ML System Design, Part 1: From Business Problem to Training Data

The first thing that stands out to me in ML system design is that the model is only one part of the system.

In a notebook, I can focus mostly on the model. In production, the model has to live inside a business process, a data system, a latency budget, and a maintenance cycle.

That changes how I think about “good.”

Research priorities are not production priorities

Research often rewards training speed and model quality. Production cares a lot about inference.

Two words matter here:

latency: how long one request takes
throughput: how many requests the system can process in a period of time

Batching can improve throughput, but it may hurt latency. That tradeoff is fine in training, where I want to process as many samples as possible. It can be a problem in production, where a user may be waiting for one prediction.

The other detail I want to remember is that average latency can be misleading. If the latency distribution looks like 100ms, 99ms, 3000ms, 95ms, the mean hides the painful tail. Production requirements often care about p90, p99, or p99.9 latency.

ML systems are code plus data plus artifacts

Traditional software can often treat code and data as separate.

ML systems cannot. The model artifact is created from code and data. If either changes, behavior can change.

That means versioning code is not enough. I also need to think about data versioning, model versioning, feature definitions, labels, dependencies, and evaluation datasets.

This is one reason ML systems fail quietly. A code test can pass while the data distribution changes underneath the model.

Business metrics come first

A model metric only matters if it connects to the business problem.

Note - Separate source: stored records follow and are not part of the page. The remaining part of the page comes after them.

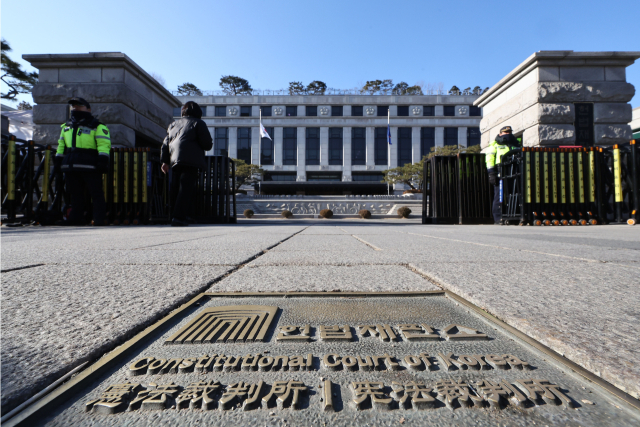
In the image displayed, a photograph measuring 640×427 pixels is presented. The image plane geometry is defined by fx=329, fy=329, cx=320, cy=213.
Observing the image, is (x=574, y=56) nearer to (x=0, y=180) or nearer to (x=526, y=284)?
(x=526, y=284)

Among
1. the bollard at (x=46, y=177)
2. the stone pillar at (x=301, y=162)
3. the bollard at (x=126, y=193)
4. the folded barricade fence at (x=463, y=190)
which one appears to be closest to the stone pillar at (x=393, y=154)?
the stone pillar at (x=301, y=162)

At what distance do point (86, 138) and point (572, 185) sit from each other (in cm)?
1016

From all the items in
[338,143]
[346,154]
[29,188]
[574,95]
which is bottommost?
[29,188]

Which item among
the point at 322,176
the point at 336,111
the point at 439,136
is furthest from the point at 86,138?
the point at 439,136

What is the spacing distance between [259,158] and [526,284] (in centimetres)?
4803

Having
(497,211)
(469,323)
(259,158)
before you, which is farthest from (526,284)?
(259,158)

Click-through prediction and fraud detection are common ML examples because the mapping from model quality to business value is relatively clear. Better ranking can mean more revenue, less fraud loss, or fewer manual reviews.

But many projects are less direct. If the business goal is to speed up customer support, the ML problem may not be “answer every request.” It might be routing each request to the right department.

That framing step matters. A model can be technically impressive and still solve the wrong problem.

Multiple objectives should often be decoupled

Some systems have more than one objective.

A recommender may want engagement, but it may also want quality, safety, or diversity. One way to handle that is to combine losses:

loss = alpha * engagement_loss + beta * quality_loss

But a cleaner approach can be to train separate models and combine their scores later:

score = alpha * engagement_score + beta * quality_score

That makes the system easier to tune. I can adjust alpha and beta without retraining the underlying models.

Data format is a system decision

CSV and Parquet are not just file extensions. They reflect different access patterns.

CSV is row-oriented, which is convenient for writing records. Parquet is column-oriented, which is efficient for analytical reads where I only need some columns.

That matters because ML workflows often read subsets of columns repeatedly. A columnar format can make those workflows much faster.

The same idea shows up in pandas: column-wise operations are usually much more natural than row-wise iteration.

Data passing shapes the architecture

There are several ways processes pass data:

through a shared database
through request-driven services such as REST or RPC
through real-time transports such as pub/sub systems or message queues

Request-driven systems work well when the logic is central. Event-driven systems often work better when the system is data-heavy.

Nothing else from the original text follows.